● Extract to read:

———

Chemically tempered glass – The thin, strong product with the fine, hard surface
Chemically tempered glass – also known as chemically strengthened glass – is used i.e. as protective glass on electronic instruments, smartphones, cameras and in industrial solutions, where requirements demands thin glass with high strength and scratch resistance. This type of glass is known by many as “gorilla glass”, but “gorilla glass” is actually a specific raw material (Aluminosilicate glass), which is hardened and used for e.g. smartphones. We have similar raw materials that are also very suitable for chemical tempering. It is the chemical composition of the glass that determines its suitability.
It is possible to to use the process on most types of glass. However concerning glass types with a sodium content of less than 10% it difficult to document the effect of chemically tempering.
Interested in hearing more about chemically tempered glass and how it may be the right solution for you, feel free to contact us.


Properties of chemically tempered glass
The optical quality of chemically tempered glass is extremely good because the surfaces are strengthened by the tempering process without being mechanically affected. This preserves the original optic properties of the surface.

———

● Supplied information:
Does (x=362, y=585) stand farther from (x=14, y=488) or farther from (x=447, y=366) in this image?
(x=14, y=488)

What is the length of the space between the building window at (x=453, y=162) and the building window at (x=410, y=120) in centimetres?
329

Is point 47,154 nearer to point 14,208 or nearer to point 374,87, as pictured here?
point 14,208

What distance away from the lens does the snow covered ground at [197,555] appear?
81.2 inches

———

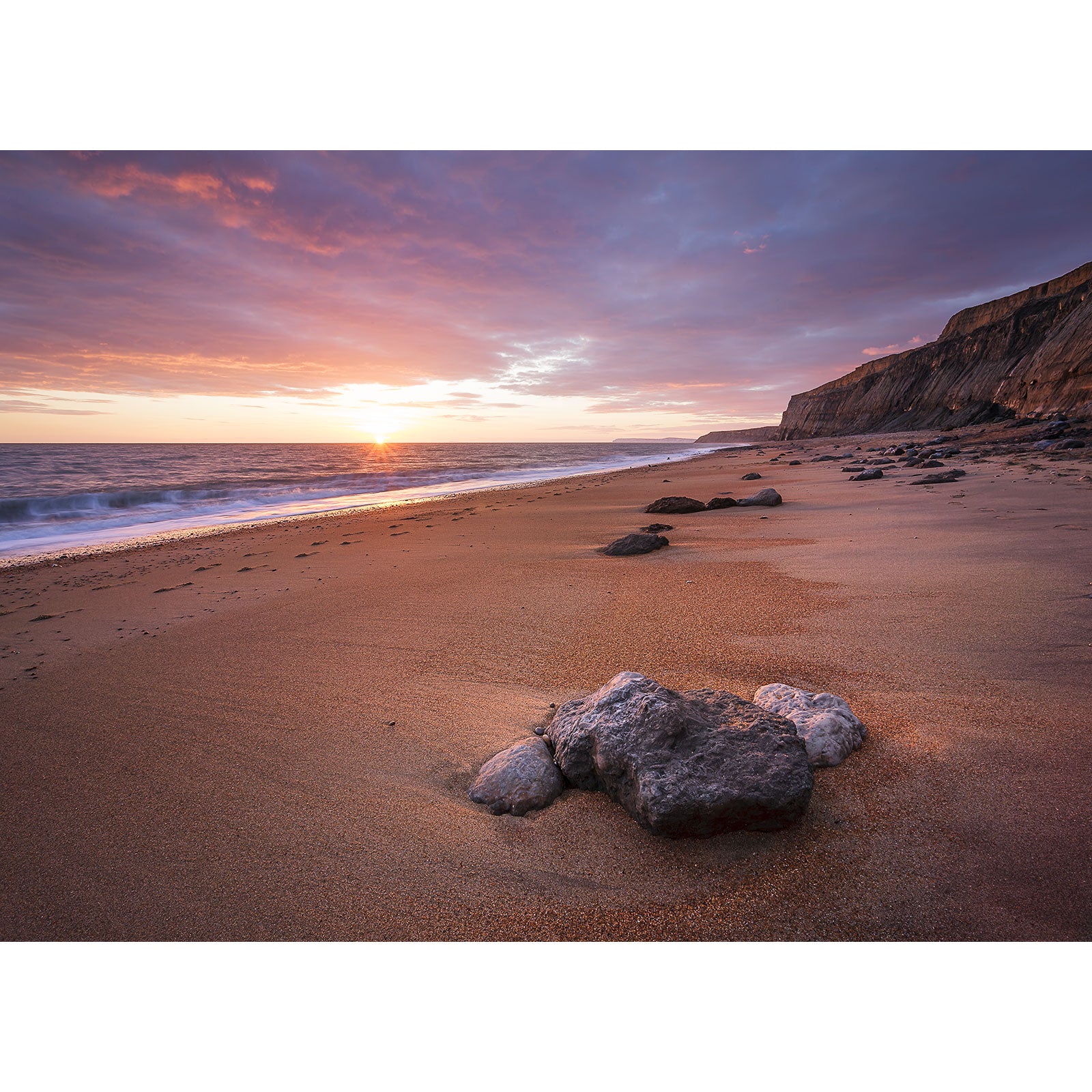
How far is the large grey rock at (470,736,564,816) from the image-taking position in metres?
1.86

———

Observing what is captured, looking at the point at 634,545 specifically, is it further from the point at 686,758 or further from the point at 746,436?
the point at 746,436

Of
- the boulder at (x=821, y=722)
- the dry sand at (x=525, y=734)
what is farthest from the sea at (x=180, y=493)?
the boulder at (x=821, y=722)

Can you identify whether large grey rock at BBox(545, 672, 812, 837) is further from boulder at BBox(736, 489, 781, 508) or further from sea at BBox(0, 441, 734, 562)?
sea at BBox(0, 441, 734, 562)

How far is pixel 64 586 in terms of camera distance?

———

● The task: Print the passage from the piece on chemically tempered glass above, from "Properties of chemically" to "of the surface.".

● Written solution:
Properties of chemically tempered glass
The optical quality of chemically tempered glass is extremely good because the surfaces are strengthened by the tempering process without being mechanically affected. This preserves the original optic properties of the surface.